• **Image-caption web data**

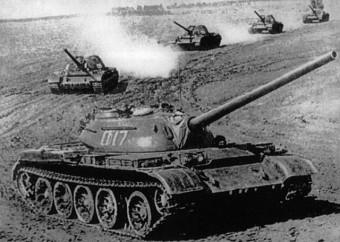 Sovjetische Panzer üben zur Zeit des Kalten Kriegs für den Ernstfall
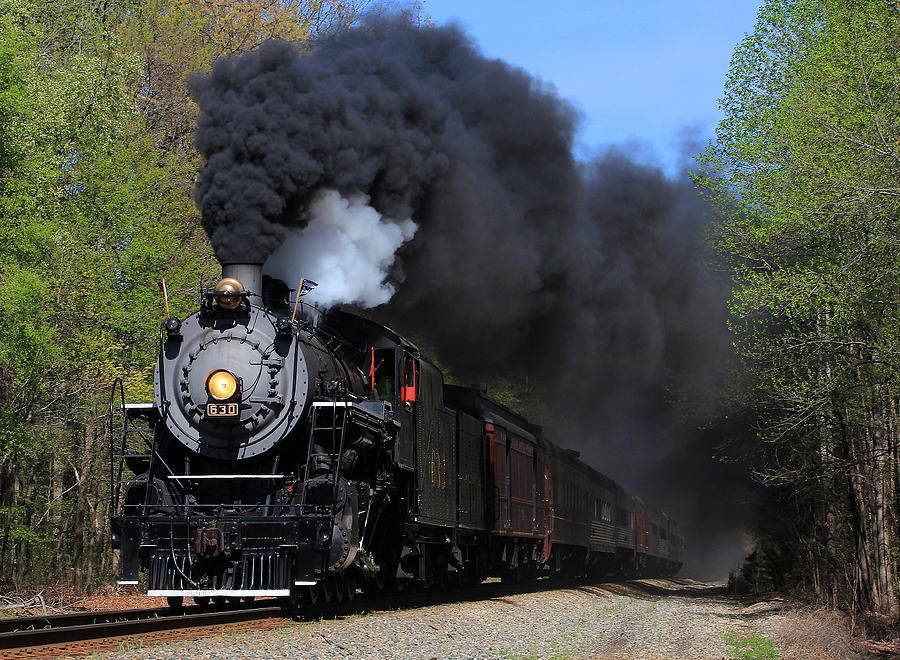 Southern Railway Photograph - Southern Railway Steam Engine #630 by Joseph C Hinson Photography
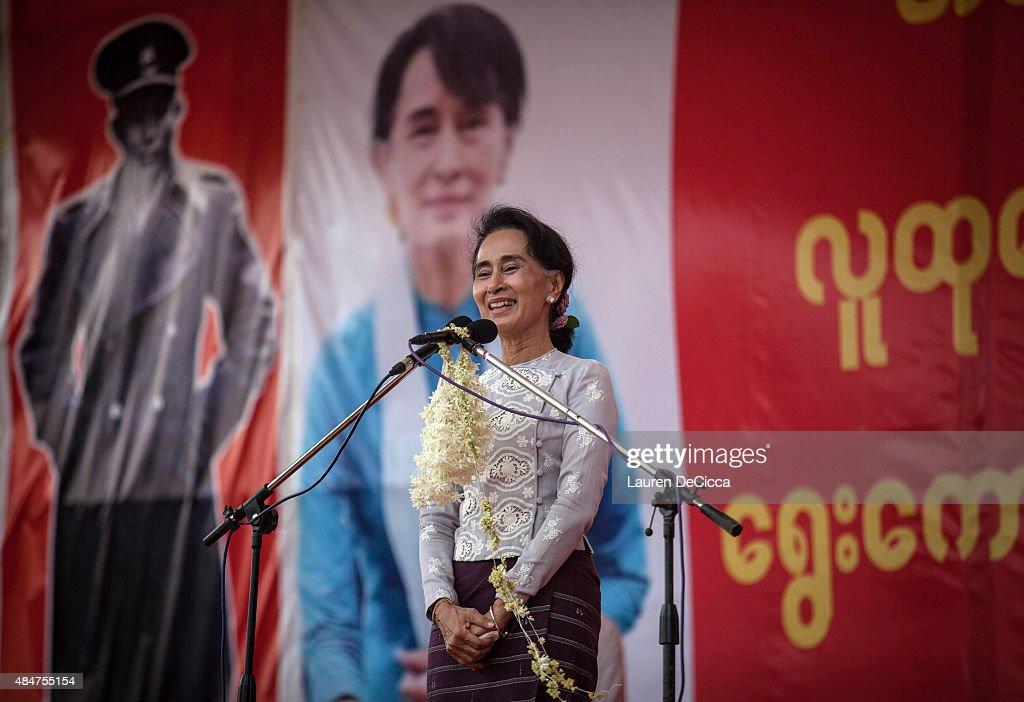 Aung Sun Suu Kyi Makes Speech Ahead Of Myanmar Elections : News Photo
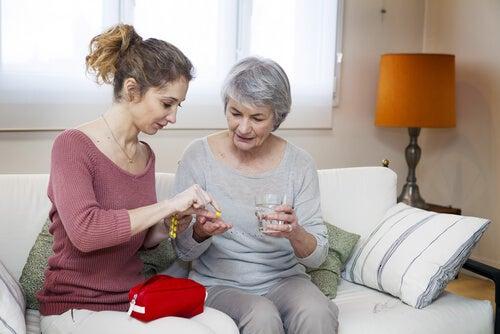 Opieka nad starszymi osobami - matka i córka.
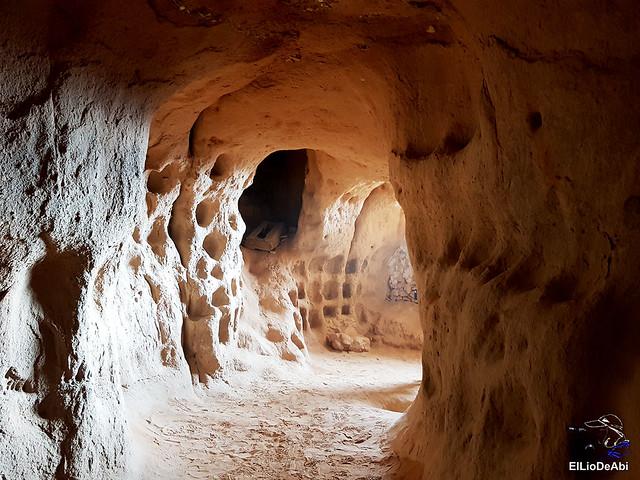 Descubre las Cuevas de los Cien Pilares en Arnedo (15)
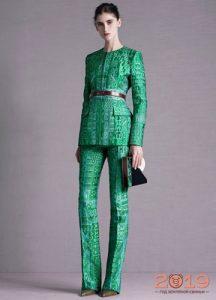 Модный костюм в зеленых тонах зима 2019
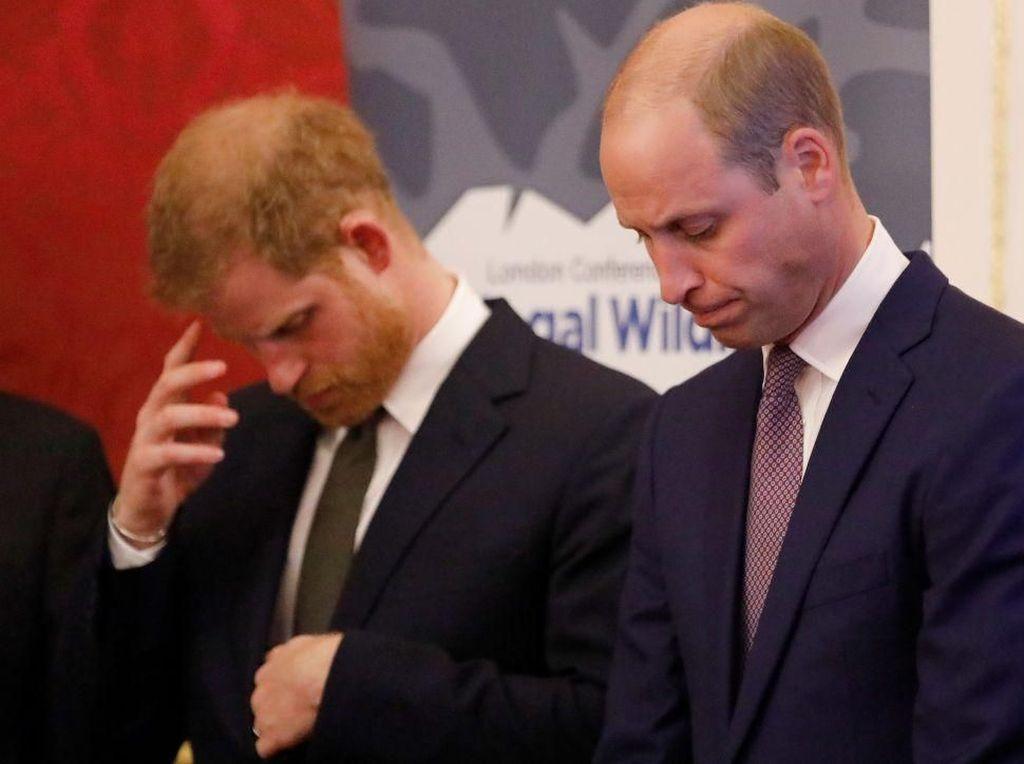 Pangeran William Bantah Sikapnya yang Disebut Mengekang Harry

• **INSTRUCTIONS FOR THE TASK**
Return all records verbatim and drop the pictures.

• **EXERCISE OUTPUT**
 Sovjetische Panzer üben zur Zeit des Kalten Kriegs für den Ernstfall
 Southern Railway Photograph - Southern Railway Steam Engine #630 by Joseph C Hinson Photography
 Aung Sun Suu Kyi Makes Speech Ahead Of Myanmar Elections : News Photo
 Opieka nad starszymi osobami - matka i córka.
 Descubre las Cuevas de los Cien Pilares en Arnedo (15)
 Модный костюм в зеленых тонах зима 2019
 Pangeran William Bantah Sikapnya yang Disebut Mengekang Harry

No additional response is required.